Some limitations should be taken into account. First, our sample size was relatively small, although it was enough according to sample size calculation and it was sufficient to reach statistically significant results. Nevertheless, larger studies will enable to better understand the real frequency of complications related to this procedure. Then, this is a prospective non-controlled study, thus we did not compare the results of our procedure with those of arthroscopic surgery that is considered the standard of care. However, US-guided LHBT tenotomy was never tested before on living patients, thus a feasibility study was needed.
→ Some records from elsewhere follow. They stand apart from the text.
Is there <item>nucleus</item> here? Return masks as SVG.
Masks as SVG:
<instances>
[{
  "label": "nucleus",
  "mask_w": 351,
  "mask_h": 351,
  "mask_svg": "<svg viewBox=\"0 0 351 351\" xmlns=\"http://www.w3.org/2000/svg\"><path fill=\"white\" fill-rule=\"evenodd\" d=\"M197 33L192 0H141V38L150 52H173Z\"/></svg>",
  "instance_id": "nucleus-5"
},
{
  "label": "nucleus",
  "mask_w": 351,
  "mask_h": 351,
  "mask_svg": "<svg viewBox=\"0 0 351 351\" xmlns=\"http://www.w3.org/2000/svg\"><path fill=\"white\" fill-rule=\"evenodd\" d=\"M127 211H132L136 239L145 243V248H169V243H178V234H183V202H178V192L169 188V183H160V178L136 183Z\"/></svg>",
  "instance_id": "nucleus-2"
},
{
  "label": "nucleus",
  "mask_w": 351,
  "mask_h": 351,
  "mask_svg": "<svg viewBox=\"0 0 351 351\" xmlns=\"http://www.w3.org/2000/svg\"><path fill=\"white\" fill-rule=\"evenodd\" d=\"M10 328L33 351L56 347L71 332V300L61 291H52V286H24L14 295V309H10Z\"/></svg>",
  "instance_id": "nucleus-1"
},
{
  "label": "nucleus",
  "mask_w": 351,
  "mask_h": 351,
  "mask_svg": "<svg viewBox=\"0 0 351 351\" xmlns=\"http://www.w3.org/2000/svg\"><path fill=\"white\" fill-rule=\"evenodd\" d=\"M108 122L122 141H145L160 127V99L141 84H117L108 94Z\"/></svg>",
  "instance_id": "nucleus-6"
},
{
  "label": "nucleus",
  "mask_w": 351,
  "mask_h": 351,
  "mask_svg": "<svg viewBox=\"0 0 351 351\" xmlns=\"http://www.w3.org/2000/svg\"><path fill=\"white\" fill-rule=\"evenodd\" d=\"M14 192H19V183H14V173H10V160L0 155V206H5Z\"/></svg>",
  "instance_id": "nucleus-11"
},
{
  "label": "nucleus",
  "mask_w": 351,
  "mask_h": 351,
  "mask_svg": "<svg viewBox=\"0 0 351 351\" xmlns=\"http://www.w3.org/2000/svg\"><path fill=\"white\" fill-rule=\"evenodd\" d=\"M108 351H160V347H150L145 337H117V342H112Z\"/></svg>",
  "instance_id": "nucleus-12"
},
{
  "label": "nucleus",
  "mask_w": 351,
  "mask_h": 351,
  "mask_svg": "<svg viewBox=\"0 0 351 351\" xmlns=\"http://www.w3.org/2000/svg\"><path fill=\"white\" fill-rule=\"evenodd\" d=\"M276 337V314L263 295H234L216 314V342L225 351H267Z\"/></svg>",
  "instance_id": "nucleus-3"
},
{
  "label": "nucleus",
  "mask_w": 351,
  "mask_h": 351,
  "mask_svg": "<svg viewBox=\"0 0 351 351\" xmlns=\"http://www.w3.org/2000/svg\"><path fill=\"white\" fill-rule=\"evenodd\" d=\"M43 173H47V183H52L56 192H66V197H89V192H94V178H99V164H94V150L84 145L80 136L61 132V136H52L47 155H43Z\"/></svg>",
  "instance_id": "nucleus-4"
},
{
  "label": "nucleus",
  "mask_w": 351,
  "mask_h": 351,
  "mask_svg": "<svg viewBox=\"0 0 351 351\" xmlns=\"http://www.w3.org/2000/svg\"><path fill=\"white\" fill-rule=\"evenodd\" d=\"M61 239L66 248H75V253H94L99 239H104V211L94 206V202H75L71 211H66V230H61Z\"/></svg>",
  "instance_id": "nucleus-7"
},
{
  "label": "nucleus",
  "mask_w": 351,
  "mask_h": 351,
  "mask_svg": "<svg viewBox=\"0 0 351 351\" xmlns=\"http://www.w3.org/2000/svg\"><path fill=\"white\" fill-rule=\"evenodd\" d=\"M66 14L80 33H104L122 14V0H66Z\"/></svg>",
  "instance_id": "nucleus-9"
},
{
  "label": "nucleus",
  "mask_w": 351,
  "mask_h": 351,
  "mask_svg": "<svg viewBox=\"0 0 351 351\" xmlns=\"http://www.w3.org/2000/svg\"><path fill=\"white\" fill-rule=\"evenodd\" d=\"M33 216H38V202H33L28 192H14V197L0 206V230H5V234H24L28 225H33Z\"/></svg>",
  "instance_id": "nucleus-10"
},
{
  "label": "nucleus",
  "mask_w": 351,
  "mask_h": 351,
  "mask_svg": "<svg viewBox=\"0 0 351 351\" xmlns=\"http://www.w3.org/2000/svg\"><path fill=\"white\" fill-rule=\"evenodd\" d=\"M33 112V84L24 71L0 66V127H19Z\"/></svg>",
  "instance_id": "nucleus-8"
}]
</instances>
We acknowledge that the shorter procedural time and higher cost-effectiveness of US-guided tenotomy do not require any comparison with arthroscopy. Nevertheless, future prospective randomized trial should be aimed at comparing our novel procedure to standard arthroscopy to understand the relevance of possible iatrogenic injuries to joint cartilage and RC tendons, as well as to assess the risk of intra-articular impingement related to the proximal LHBT stump and the clinical impact of possible missed diagnosis normally reached during arthroscopy. Last, we used a not validated questionnaire for follow-up clinical evaluation based on what previously published [42]. However, similarly to Meeks et al. we aimed at providing a biceps-specific questionnaire to assess clinical outcomes after tenotomy.
In conclusion, US-guided percutaneous tenotomy of the LHBT has 100% technical success and technique efficacy, high degree of patient’s satisfaction and no immediate complications. Future prospective randomized studies comparing the outcome of this procedure with the standard of care are warranted.